Recorded data
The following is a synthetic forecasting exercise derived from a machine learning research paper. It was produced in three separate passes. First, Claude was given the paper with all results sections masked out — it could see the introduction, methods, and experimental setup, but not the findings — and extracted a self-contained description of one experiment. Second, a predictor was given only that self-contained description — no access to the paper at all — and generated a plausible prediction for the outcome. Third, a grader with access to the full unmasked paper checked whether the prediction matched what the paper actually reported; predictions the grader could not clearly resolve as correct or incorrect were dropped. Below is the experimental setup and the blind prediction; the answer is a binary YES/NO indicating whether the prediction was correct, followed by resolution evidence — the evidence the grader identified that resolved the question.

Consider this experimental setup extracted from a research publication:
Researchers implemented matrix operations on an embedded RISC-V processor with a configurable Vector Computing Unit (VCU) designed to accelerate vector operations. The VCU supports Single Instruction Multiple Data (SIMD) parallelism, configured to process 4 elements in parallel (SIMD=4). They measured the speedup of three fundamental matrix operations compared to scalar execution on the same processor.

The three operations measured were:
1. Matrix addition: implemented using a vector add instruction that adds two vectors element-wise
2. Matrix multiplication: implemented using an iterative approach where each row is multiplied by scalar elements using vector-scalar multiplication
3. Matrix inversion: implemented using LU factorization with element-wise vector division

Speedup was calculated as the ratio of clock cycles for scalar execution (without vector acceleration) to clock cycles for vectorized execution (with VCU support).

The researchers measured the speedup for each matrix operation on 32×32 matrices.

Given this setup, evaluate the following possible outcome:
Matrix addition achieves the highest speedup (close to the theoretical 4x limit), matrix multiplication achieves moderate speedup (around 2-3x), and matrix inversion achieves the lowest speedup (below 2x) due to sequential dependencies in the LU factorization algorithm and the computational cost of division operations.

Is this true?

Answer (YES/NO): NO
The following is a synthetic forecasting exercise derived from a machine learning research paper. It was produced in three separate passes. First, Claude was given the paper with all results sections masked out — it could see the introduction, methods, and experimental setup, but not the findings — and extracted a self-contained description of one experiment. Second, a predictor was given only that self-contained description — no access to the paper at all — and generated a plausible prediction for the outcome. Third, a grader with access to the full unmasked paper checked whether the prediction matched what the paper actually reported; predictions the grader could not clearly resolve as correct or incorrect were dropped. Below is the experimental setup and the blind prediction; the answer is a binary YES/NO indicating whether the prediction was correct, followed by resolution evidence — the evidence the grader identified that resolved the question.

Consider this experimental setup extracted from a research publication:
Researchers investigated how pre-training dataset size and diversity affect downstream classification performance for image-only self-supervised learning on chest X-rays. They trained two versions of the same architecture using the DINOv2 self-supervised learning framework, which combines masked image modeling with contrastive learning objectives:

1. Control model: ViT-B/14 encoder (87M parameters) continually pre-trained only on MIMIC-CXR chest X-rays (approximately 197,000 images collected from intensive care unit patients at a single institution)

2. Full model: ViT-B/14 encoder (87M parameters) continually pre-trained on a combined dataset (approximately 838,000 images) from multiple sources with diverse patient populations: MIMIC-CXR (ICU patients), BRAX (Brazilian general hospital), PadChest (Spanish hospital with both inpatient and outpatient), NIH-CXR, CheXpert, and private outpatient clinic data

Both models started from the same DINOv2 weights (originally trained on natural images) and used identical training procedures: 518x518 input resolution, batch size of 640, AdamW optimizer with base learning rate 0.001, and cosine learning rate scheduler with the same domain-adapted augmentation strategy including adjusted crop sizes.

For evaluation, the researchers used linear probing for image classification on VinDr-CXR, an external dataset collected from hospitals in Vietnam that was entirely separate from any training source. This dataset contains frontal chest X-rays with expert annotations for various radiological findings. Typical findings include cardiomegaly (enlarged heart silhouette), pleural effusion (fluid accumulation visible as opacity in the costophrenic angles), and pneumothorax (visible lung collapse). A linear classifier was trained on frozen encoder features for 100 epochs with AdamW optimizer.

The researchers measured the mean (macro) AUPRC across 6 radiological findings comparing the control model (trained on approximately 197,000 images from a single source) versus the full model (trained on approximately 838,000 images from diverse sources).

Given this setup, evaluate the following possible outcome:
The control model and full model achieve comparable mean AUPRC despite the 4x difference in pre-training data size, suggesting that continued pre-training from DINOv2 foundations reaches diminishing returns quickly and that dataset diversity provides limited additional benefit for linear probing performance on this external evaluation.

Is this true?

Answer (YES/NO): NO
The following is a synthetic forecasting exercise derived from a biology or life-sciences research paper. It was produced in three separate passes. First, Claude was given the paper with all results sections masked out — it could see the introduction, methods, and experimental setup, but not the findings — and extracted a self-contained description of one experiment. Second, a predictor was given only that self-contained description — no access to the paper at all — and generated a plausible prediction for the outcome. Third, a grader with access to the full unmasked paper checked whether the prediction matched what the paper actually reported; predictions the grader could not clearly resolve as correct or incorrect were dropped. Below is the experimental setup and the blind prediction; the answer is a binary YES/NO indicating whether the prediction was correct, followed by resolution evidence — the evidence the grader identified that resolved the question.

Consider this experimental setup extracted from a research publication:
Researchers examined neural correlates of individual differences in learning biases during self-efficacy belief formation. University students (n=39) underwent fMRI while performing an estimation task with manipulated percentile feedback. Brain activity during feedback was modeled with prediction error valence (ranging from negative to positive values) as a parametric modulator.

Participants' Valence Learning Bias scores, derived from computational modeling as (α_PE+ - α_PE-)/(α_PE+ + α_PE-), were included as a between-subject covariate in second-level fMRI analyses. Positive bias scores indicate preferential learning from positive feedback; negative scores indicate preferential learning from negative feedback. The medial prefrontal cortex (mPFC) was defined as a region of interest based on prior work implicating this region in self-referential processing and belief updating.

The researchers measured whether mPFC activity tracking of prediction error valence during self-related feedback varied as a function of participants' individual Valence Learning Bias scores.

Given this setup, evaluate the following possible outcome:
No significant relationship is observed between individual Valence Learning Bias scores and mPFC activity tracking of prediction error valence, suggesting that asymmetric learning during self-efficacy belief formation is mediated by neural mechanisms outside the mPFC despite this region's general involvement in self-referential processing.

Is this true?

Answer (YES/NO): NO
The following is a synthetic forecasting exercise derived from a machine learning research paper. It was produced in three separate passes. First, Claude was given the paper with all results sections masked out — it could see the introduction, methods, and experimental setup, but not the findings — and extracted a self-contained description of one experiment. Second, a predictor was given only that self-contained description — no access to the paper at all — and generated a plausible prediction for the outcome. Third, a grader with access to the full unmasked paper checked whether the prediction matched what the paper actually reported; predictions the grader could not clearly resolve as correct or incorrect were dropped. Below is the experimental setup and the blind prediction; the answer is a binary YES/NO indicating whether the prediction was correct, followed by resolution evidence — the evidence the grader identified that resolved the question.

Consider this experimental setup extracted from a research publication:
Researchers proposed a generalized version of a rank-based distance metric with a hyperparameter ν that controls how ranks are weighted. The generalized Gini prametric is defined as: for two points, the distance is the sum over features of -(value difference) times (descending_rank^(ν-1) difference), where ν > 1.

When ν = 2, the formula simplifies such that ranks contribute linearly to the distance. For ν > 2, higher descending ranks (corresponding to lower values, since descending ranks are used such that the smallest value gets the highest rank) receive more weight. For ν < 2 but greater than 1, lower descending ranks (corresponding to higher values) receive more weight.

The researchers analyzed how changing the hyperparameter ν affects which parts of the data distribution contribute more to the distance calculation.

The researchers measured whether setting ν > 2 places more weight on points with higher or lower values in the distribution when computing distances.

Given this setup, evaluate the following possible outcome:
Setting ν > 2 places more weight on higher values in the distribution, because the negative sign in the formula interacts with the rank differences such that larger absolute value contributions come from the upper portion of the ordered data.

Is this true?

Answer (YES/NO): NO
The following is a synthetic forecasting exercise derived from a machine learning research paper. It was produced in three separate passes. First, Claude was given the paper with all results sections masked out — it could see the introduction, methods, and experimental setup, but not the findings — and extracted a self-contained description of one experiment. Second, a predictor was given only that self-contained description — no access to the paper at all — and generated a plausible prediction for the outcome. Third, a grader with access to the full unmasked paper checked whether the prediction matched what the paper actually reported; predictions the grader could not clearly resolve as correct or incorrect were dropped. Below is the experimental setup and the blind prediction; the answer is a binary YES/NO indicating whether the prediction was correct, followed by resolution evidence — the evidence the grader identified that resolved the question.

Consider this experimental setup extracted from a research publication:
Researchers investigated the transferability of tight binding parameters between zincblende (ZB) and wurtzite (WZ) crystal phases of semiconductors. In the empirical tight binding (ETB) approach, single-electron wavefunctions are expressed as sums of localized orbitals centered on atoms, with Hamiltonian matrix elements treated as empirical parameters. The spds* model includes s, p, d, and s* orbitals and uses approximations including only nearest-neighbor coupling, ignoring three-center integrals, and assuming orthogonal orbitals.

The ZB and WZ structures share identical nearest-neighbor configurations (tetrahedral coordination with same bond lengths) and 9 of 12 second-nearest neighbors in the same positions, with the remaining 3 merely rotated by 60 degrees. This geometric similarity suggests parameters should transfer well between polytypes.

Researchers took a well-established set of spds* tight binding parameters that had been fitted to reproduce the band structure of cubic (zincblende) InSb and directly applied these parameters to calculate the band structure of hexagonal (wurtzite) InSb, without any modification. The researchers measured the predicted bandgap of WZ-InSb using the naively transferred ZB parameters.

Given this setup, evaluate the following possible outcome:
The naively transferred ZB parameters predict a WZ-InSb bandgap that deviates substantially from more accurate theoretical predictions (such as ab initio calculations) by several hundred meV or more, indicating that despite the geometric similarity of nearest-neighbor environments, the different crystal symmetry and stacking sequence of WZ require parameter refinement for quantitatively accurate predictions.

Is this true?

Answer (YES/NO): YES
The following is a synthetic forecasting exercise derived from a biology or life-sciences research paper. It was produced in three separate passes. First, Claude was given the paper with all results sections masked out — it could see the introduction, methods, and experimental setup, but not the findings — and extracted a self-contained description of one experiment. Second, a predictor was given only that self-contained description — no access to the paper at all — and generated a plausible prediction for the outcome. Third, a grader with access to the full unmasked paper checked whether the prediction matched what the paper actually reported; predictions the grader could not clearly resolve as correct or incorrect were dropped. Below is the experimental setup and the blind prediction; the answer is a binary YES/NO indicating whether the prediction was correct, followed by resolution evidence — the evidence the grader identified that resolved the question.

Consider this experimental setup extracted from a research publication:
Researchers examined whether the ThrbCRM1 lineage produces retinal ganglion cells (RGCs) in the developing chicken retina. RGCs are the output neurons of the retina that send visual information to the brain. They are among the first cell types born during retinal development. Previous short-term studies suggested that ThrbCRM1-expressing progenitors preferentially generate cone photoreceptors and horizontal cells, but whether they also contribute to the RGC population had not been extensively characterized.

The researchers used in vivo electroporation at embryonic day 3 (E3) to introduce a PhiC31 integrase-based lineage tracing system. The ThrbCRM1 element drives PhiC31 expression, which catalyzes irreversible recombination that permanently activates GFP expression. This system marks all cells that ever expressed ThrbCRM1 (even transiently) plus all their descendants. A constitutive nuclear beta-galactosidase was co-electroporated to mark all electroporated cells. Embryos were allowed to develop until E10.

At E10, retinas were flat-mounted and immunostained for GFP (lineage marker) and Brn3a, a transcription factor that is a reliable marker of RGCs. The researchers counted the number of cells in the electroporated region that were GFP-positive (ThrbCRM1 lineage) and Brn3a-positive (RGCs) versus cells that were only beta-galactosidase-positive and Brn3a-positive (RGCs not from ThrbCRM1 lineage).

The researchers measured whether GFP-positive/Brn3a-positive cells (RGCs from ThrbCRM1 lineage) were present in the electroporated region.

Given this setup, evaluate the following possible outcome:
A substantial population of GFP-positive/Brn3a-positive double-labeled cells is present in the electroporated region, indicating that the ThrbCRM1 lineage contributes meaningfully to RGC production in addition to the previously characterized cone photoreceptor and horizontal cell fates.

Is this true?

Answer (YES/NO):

Work to complete
The range runs from the line above containing "1. Matrix addition: implemented" to the line containing "The researchers measured the speedup", inclusive. Restate those lines word for word and no others.

Exercise response
1. Matrix addition: implemented using a vector add instruction that adds two vectors element-wise
2. Matrix multiplication: implemented using an iterative approach where each row is multiplied by scalar elements using vector-scalar multiplication
3. Matrix inversion: implemented using LU factorization with element-wise vector division

Speedup was calculated as the ratio of clock cycles for scalar execution (without vector acceleration) to clock cycles for vectorized execution (with VCU support).

The researchers measured the speedup for each matrix operation on 32×32 matrices.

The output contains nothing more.